WHAT YOU NEED TO DO: Report only the number of lines that contain the string "africana" in the records below.
--- STORED DATA Enclosed Below ---
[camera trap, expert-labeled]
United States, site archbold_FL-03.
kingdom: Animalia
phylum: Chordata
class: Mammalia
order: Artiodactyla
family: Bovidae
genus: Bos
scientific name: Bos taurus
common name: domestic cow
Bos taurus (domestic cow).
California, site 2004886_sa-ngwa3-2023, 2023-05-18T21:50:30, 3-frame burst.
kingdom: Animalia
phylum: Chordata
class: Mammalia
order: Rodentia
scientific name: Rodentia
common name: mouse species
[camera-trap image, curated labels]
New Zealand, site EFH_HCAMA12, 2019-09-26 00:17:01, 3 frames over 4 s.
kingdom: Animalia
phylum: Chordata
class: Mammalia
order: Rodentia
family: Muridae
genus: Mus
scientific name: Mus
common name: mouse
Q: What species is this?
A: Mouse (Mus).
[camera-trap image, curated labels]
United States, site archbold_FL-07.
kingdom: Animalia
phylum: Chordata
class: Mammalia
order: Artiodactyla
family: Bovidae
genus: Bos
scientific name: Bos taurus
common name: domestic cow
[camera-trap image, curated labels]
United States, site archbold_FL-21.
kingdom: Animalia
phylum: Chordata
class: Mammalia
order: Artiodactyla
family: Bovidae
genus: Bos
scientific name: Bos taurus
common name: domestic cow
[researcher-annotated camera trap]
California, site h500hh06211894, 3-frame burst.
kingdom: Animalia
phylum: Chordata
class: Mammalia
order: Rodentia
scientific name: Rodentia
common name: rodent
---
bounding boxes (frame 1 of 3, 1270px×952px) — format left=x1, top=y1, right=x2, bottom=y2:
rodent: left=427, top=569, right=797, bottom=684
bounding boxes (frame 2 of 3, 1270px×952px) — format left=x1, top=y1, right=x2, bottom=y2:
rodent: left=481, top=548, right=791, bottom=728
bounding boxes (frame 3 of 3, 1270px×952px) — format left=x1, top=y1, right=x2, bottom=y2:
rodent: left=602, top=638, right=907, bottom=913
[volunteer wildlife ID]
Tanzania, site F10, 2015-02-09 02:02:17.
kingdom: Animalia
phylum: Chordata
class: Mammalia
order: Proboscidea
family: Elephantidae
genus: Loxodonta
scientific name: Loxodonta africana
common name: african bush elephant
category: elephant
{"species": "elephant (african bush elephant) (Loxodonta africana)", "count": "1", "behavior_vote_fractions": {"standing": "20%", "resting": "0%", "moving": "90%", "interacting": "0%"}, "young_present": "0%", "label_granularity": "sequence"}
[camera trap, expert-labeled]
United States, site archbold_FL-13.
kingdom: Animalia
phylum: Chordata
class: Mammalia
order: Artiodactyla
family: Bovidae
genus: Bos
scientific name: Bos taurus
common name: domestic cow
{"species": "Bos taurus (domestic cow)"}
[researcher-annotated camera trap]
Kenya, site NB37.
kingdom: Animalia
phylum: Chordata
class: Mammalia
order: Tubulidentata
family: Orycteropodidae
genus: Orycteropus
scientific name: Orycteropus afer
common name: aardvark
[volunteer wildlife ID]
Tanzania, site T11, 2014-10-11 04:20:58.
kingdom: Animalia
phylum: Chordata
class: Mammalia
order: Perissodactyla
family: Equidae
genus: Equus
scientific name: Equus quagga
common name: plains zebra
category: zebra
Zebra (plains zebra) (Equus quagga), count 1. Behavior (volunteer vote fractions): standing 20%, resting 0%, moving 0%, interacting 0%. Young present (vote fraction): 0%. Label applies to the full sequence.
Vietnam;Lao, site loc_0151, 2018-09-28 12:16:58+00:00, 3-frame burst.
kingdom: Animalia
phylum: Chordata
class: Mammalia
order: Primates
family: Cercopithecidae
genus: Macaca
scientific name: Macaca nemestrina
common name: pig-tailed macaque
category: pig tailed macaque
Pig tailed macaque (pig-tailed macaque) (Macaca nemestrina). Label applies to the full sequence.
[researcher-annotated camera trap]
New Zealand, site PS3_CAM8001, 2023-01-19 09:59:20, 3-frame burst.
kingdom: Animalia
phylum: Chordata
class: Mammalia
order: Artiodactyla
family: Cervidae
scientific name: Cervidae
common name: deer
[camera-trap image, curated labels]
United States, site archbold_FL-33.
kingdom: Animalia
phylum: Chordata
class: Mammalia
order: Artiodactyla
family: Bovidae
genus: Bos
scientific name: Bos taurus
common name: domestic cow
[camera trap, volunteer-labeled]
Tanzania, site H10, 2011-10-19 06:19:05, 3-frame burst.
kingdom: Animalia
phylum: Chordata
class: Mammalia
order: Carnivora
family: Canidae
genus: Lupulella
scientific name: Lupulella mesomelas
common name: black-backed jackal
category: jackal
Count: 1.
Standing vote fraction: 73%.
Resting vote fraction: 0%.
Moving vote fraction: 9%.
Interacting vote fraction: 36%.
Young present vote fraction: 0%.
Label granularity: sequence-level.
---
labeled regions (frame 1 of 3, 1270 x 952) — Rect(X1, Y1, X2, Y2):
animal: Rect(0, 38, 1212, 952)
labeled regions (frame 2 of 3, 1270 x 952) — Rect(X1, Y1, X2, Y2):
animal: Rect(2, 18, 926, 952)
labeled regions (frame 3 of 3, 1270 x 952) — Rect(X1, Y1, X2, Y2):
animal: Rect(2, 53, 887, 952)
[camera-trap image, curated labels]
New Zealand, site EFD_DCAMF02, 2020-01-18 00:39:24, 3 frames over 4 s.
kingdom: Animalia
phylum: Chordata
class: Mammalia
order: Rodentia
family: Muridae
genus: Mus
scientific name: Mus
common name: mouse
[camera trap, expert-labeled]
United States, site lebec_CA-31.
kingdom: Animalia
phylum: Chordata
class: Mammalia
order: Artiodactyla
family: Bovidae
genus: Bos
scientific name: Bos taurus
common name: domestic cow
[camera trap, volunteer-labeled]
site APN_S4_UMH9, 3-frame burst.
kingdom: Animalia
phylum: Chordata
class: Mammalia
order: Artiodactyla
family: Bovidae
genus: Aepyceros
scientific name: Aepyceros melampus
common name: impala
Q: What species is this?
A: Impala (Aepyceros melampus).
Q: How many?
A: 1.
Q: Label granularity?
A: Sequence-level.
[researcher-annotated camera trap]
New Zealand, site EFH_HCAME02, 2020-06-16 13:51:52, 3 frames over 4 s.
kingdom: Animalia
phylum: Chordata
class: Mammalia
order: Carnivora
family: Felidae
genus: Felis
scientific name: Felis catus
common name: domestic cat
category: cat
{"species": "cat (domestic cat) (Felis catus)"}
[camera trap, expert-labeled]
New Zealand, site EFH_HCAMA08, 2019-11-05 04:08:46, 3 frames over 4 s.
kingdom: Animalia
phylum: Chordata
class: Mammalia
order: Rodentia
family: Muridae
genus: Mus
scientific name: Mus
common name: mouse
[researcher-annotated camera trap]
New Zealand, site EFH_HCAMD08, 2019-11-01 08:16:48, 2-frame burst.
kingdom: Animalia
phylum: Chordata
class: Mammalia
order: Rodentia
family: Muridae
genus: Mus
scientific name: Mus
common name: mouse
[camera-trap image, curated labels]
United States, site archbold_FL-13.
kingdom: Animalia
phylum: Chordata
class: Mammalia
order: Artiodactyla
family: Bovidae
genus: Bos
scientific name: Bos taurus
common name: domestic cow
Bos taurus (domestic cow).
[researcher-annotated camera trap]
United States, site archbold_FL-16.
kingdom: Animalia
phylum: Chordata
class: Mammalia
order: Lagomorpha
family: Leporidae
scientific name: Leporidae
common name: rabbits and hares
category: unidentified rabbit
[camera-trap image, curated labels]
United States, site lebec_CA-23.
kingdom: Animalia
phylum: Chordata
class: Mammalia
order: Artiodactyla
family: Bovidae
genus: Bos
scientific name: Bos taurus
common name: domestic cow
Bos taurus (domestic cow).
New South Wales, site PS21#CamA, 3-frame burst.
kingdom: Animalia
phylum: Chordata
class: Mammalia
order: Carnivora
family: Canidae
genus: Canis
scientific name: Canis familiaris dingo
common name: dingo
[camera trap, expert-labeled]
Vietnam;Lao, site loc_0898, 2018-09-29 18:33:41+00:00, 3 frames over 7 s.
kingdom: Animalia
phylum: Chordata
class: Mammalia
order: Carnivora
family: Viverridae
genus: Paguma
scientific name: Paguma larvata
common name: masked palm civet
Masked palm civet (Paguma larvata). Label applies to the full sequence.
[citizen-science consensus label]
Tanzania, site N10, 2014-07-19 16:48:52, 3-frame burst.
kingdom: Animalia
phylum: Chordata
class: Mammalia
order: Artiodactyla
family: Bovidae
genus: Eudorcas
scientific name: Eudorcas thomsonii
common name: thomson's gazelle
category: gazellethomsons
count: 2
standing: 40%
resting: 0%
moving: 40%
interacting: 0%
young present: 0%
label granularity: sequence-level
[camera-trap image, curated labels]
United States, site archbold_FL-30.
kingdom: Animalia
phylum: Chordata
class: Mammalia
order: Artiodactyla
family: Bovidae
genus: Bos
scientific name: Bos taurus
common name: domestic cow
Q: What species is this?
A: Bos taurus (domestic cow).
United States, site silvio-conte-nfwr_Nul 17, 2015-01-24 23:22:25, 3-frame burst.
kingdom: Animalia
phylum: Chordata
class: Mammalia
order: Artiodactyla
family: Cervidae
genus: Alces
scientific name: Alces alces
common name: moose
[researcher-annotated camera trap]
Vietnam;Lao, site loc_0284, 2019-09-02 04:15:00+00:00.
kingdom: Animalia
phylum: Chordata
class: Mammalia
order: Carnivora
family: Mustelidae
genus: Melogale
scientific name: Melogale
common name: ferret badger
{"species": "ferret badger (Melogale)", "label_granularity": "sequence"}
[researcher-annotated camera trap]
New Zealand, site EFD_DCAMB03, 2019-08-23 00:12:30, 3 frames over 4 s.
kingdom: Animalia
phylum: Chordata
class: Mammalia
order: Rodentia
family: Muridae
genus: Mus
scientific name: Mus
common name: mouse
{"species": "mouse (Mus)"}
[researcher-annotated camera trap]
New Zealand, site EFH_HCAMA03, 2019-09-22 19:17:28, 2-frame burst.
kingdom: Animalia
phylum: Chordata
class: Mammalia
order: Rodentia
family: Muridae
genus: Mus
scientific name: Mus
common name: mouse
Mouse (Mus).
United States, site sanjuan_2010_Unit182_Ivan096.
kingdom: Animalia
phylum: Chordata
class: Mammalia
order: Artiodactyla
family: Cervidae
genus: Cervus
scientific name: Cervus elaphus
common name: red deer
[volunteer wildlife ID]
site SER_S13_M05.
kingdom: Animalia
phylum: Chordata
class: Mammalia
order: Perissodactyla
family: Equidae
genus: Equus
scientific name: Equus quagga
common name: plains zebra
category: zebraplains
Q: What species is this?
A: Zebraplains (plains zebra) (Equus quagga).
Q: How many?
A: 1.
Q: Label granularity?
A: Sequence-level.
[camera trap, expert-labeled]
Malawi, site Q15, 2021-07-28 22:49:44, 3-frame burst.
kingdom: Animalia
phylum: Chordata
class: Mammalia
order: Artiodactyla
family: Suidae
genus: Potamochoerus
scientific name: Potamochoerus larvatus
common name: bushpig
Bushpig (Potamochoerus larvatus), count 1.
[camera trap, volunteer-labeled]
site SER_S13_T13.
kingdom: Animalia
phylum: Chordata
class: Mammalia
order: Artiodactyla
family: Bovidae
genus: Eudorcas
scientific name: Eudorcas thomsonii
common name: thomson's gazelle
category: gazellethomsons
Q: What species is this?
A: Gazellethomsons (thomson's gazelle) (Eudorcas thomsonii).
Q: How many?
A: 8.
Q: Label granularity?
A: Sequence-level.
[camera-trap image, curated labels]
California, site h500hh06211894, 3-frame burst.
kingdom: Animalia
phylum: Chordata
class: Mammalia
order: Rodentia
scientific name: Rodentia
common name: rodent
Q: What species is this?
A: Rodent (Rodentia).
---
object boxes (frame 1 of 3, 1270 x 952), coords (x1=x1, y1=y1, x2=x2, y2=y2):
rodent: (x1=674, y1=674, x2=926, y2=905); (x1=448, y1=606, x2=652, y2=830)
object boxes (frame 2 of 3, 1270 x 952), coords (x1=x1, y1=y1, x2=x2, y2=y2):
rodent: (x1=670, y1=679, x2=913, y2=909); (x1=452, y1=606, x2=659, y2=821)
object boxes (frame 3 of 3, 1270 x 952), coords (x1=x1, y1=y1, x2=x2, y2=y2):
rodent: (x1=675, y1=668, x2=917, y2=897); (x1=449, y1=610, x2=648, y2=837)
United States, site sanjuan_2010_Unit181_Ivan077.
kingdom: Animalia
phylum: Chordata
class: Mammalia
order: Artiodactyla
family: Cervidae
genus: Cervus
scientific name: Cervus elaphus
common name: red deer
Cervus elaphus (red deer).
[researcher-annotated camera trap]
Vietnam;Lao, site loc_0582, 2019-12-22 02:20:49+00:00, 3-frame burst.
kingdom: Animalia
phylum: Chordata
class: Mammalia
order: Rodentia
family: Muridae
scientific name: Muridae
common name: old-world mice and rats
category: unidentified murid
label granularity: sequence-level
--- End of Enclosed STORED DATA ---
WRITTEN SOLUTION: 2